LIMA — Peru held its presidential runoff election on Thursday under an unprecedented security deployment, as voters across the country confronted not only a choice of national leadership but also the pervasive threat of criminal extortion that has defined daily life in many regions. The National Elections Jury (JNE) confirmed polling stations opened on schedule, with more than 180,000 security personnel — including army units — stationed at voting centres following weeks of warnings from candidates and civil society groups about organised crime's attempts to suppress turnout.
The two candidates who advanced from April's first round faced a sharply polarised electorate. Pre-election surveys showed the race deadlocked within the margin of error, with both candidates making final appeals Wednesday night in Lima and Trujillo — cities particularly hard-hit by extortion gangs linked to Venezuelan criminal networks and homegrown organisations. Rights groups documented at least a dozen cases of candidates for local offices receiving death threats in the weeks leading up to the vote.
International observers from the Organisation of American States (OAS) and the European Union deployed more than 150 monitors to high-risk provinces including La Libertad, Piura, and Callao, where extortion-related killings surged by more than 40 percent in the first five months of 2026. OAS mission chief Belén Sanz told reporters at a Lima briefing that conditions were 'concerning but manageable,' and that her team had received credible reports of voter intimidation in at least three northern districts.

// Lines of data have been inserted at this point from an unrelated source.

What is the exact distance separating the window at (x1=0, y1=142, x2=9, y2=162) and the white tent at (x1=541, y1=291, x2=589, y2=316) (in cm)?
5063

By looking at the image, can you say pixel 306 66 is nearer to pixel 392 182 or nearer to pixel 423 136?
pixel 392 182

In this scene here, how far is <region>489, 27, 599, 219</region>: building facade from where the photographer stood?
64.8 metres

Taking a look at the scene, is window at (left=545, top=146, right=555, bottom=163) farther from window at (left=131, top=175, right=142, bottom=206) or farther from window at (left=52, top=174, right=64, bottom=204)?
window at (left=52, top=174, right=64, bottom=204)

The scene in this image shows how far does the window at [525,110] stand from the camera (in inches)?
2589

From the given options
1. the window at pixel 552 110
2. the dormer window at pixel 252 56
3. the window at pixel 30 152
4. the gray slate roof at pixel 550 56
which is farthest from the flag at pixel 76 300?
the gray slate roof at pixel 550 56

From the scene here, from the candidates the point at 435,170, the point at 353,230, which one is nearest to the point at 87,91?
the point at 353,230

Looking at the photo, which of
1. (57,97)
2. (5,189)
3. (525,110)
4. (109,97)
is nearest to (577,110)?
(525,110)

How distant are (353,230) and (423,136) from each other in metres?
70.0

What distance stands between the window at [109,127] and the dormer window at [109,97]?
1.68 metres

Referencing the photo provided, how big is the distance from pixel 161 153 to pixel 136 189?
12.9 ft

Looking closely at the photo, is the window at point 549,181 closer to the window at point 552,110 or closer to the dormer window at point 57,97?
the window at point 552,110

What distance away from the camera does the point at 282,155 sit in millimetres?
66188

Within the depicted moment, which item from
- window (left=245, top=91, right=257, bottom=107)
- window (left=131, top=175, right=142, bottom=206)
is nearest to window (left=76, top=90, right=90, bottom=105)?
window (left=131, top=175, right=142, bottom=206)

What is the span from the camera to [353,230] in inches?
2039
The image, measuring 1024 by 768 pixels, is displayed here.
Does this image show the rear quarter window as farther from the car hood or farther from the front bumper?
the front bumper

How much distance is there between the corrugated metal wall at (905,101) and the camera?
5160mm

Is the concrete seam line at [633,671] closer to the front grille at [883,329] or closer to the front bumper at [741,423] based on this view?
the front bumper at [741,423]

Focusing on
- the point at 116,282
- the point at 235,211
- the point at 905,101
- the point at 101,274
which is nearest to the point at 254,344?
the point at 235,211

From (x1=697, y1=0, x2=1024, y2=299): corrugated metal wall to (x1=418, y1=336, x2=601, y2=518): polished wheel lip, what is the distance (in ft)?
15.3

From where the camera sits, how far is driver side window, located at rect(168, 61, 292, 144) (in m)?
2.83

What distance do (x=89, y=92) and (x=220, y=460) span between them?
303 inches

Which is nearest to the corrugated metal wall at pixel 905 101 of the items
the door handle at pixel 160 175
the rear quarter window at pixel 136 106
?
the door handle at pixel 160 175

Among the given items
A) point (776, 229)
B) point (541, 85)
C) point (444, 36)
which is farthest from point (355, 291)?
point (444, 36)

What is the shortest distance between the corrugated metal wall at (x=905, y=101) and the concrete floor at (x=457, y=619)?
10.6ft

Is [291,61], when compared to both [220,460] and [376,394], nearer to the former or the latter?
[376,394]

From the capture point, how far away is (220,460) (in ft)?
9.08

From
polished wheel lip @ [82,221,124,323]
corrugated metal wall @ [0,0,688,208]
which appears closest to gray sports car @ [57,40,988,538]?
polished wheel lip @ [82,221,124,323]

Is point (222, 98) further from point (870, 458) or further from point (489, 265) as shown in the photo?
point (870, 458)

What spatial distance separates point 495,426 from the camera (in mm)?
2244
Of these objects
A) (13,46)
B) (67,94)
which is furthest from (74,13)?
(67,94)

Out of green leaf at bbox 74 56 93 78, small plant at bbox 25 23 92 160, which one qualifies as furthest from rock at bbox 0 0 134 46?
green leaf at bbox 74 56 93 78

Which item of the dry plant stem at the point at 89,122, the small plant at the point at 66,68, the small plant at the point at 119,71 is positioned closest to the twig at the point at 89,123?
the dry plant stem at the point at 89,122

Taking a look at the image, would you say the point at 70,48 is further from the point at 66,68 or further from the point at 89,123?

The security crisis has dominated the campaign's final stretch, overshadowing debates on economic management and poverty reduction. Both candidates pledged aggressive anti-gang measures, though critics from Peruvian civil society argued neither had presented a credible operational plan. The Catholic Church and business associations issued a joint statement urging citizens to vote despite the risks, warning that low turnout would hand criminal groups an unearned veto over the country's democratic future.
Results are expected to begin arriving from rural and coastal districts by Thursday evening Lima time, with most major urban counts anticipated by late night. Election authorities warned that a very close outcome could delay a definitive result until Friday, and both campaigns had legal teams on standby to challenge any irregularities. Regional governments in the north placed hospitals on alert status, reflecting how seriously officials regarded the possibility of post-election unrest in areas where armed groups have openly threatened reprisals against communities that defy their instructions.